Directions — Retype all of the rows below verbatim.

================================

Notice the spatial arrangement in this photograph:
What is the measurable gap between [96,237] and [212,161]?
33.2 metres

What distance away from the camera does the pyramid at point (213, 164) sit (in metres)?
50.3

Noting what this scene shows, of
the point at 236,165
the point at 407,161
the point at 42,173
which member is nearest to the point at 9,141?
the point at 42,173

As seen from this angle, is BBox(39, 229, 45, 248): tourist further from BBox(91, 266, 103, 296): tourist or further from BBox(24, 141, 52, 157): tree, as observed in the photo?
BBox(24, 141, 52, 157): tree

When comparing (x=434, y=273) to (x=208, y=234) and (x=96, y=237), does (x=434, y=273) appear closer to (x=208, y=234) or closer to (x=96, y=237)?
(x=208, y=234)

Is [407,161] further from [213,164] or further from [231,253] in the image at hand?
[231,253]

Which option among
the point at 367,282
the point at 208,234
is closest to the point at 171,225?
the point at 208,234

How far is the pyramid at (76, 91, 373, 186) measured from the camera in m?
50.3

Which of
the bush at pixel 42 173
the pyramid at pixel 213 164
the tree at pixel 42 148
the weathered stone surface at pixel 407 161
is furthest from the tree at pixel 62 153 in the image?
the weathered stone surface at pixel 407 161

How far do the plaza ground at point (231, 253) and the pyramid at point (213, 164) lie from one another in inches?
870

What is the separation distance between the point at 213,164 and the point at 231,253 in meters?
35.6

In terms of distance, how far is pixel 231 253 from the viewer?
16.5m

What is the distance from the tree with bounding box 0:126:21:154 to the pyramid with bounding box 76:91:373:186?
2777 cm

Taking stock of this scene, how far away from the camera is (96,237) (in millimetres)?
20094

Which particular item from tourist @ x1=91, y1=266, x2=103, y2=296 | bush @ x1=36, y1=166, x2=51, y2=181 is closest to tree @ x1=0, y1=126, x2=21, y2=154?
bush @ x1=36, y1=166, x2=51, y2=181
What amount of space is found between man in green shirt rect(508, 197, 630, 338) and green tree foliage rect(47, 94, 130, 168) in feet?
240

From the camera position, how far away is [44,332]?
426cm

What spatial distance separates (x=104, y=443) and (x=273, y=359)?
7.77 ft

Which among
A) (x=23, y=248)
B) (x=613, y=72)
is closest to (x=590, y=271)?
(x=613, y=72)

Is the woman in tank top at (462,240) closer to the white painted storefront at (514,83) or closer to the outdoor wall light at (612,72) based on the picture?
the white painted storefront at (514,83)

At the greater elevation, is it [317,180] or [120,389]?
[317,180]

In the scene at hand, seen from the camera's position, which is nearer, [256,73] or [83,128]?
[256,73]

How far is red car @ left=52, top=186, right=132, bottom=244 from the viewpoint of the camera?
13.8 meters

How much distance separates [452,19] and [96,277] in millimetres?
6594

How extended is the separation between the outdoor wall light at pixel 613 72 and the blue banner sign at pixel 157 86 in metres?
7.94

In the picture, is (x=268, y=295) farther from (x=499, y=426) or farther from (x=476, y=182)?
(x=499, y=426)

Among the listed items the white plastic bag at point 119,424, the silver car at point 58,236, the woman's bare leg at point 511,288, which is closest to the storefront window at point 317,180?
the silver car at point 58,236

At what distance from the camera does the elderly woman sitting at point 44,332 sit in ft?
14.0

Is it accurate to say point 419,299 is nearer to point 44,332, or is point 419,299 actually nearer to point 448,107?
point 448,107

================================

Answer in full —
Notice the spatial arrangement in this photograph:
What is the measurable gap between [96,237] and [212,161]?
33.2 metres

What distance away from the camera does the pyramid at point (213, 164) sit (in metres)?
50.3

Noting what this scene shows, of
the point at 236,165
the point at 407,161
the point at 42,173
which member is nearest to the point at 9,141?
the point at 42,173

As seen from this angle, is BBox(39, 229, 45, 248): tourist further from BBox(91, 266, 103, 296): tourist or further from BBox(24, 141, 52, 157): tree, as observed in the photo?
BBox(24, 141, 52, 157): tree

When comparing (x=434, y=273) to (x=208, y=234) and (x=96, y=237), does (x=434, y=273) appear closer to (x=208, y=234) or closer to (x=96, y=237)?
(x=208, y=234)

Is [407,161] further from [213,164] or further from [231,253] in the image at hand?
[231,253]

Which option among
the point at 367,282
the point at 208,234
is closest to the point at 171,225?
the point at 208,234

How far is the pyramid at (76, 91, 373, 186) measured from the camera in m?
50.3

Which of
the bush at pixel 42 173
the pyramid at pixel 213 164
the tree at pixel 42 148
the weathered stone surface at pixel 407 161
is furthest from the tree at pixel 62 153 in the image?
the weathered stone surface at pixel 407 161

How far do the plaza ground at point (231, 253) and the pyramid at point (213, 164) lie from one another in inches?
870

What is the separation distance between the point at 213,164 and the point at 231,253 in meters?
35.6

In terms of distance, how far is pixel 231 253 from the viewer?
16.5m

What is the distance from the tree with bounding box 0:126:21:154 to the pyramid with bounding box 76:91:373:186?
2777 cm

Taking stock of this scene, how far away from the camera is (96,237) (in millimetres)?
20094

Which particular item from tourist @ x1=91, y1=266, x2=103, y2=296 | bush @ x1=36, y1=166, x2=51, y2=181 is closest to tree @ x1=0, y1=126, x2=21, y2=154?
bush @ x1=36, y1=166, x2=51, y2=181
What amount of space is found between man in green shirt rect(508, 197, 630, 338) and green tree foliage rect(47, 94, 130, 168) in feet?
240

From the camera position, how far away is [44,332]?
426cm

What spatial distance separates (x=104, y=443) and (x=273, y=359)?
7.77 ft

Which among
A) (x=23, y=248)
B) (x=613, y=72)
is closest to (x=590, y=271)?
(x=613, y=72)

Is the woman in tank top at (462,240) closer to the white painted storefront at (514,83) or closer to the outdoor wall light at (612,72) based on the picture?
the white painted storefront at (514,83)

At the greater elevation, is it [317,180] or [120,389]?
[317,180]

In the scene at hand, seen from the camera's position, which is nearer, [256,73] or [83,128]?
[256,73]

How far is red car @ left=52, top=186, right=132, bottom=244 from the viewpoint of the camera?
13.8 meters

How much distance separates [452,19] and [96,277] in millimetres?
6594

How extended is the separation between the outdoor wall light at pixel 613 72 and the blue banner sign at pixel 157 86 in metres?
7.94

In the picture, is (x=268, y=295) farther from (x=499, y=426) or farther from (x=476, y=182)?
(x=499, y=426)

Among the listed items the white plastic bag at point 119,424, the silver car at point 58,236, the woman's bare leg at point 511,288, which is closest to the storefront window at point 317,180?
the silver car at point 58,236

At what distance from the camera does the elderly woman sitting at point 44,332 sit in ft?
14.0

Is it accurate to say point 419,299 is nearer to point 44,332, or is point 419,299 actually nearer to point 448,107?
point 448,107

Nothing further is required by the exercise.